An arbore­tum is all about trees. Arbor” means tree”(as in Arbor Day), and there’s no place like the George Lan­dis Arbore­tum to see beau­ti­ful trees. But there’s anoth­er type of plant at Lan­dis. It’s so hum­ble and so low-key that we often don’t notice it. In fact, we lit­er­al­ly walk all over it. Grass, I mean.

Unlike most plants, grass grows from the bot­tom, up and out­wards. So a deer graz­ing or a mow­er mow­ing doesn’t kill the grass as it would a tree seedling. Indeed, mow­ing stim­u­lates grass to grow faster. If you hate yard work, you may decide to trim the grass real­ly short, so that more time will elapse until the next cut­ting. But it does­n’t work that way. Grass­es have an auto­mat­ic response to dis­as­ter. Usu­al­ly grass grows at a slow rate, build­ing up nutri­tion in the roots before invest­ing ener­gy in cre­at­ing seeds. When dis­as­ter (read: mow­er) strikes, the plant aban­dons its casu­al growth rate and invests all its efforts in a do-or-die sprint to get its genes into the gene pool. So after a mow­ing, grass grows faster than ever.

But mow­ing is some­times a good thing. The Arbore­tum has nice green lawns and beau­ti­ful mead­ows filled with grass­es, but­ter­flies and flow­ers. Some­times they get mowed. While it may seem appalling to mow a field of wild­flow­ers, a mead­ow doesn’t stay a mead­ow for­ev­er. Shrubs move in, then tree seedlings, and after a few decades, the mead­ow has become a forest.

What could be bet­ter than a deep, dark for­est? For oaks, wood ferns, and red-eyed vire­os, noth­ing. A for­est is the habi­tat they need. But a monarch but­ter­fly or a blue­bird could not sur­vive there as they need open mead­ows with sun. So do a host of oth­er species, includ­ing bobolinks, field spar­rows, marsh hawks, New Eng­land asters. daisies, and gold­en­rod. How­ev­er if done too often, mow­ing reduces diver­si­ty. Mow­ing a wild­flower pas­ture three times a month kills the flow­ers and shrubs. The grass­es would sur­vive though, basi­cal­ly cre­at­ing a lawn. But mow­ing every few years lets nature cre­ate a new gar­den tapestry.

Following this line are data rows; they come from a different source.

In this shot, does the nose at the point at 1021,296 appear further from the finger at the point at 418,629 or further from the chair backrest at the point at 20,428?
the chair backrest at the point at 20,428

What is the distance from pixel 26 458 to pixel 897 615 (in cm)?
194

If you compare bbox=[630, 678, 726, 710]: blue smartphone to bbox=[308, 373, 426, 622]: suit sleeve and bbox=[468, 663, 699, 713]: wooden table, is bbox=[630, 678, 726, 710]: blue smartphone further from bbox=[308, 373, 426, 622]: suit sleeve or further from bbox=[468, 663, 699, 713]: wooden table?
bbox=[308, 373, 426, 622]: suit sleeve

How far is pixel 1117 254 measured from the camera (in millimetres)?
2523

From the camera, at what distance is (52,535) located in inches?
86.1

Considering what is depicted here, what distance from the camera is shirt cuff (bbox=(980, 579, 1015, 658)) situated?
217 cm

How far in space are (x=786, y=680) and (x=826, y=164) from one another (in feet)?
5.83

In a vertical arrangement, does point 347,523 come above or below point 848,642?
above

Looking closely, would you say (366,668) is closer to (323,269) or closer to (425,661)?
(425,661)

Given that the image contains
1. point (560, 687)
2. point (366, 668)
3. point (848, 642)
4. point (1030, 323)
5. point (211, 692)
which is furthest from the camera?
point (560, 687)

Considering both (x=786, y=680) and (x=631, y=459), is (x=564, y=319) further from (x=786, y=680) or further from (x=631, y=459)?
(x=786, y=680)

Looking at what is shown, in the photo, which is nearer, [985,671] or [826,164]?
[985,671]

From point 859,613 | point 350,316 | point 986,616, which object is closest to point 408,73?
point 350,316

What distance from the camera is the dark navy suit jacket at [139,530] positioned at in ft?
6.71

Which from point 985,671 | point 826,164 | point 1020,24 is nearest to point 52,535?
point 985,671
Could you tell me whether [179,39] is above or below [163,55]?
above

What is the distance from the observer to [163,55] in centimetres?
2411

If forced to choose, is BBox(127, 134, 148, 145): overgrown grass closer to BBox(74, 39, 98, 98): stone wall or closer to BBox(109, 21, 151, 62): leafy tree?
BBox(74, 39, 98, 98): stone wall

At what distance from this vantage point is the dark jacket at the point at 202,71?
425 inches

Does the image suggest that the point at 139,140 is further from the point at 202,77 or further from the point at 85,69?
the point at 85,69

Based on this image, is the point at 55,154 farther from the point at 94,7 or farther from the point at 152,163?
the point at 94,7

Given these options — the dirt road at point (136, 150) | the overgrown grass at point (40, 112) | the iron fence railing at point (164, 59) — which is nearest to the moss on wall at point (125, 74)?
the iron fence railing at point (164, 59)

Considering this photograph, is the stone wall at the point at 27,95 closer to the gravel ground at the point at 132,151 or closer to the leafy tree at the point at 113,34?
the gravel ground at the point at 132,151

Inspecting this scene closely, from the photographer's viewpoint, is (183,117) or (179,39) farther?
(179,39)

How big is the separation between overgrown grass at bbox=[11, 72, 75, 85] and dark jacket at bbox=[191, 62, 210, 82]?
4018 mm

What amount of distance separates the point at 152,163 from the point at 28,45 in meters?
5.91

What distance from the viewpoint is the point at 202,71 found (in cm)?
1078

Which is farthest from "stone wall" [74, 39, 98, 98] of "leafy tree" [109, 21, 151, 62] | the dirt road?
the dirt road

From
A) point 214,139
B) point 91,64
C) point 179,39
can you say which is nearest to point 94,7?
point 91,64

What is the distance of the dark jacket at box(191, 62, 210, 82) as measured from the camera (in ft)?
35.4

It’s best to mow the field in late fall about every five years. While mow­ing does cause some dis­rup­tion, this sea­son is when it will have the least impact. The wild­flow­ers have gone to seed, and the seeds have dis­persed. The birds are done nest­ing, and most of the but­ter­flies have moved along. Mow­ing before win­ter also leaves a few weeks for the plants to sprout back a bit, pro­vid­ing win­ter cov­er for rab­bits, mice, and birds.

Think of a mead­ow as an organ­ic wild­flower farm. It’s very low main­te­nance. All you have to do is mow it in late fall, then stand back and enjoy the show.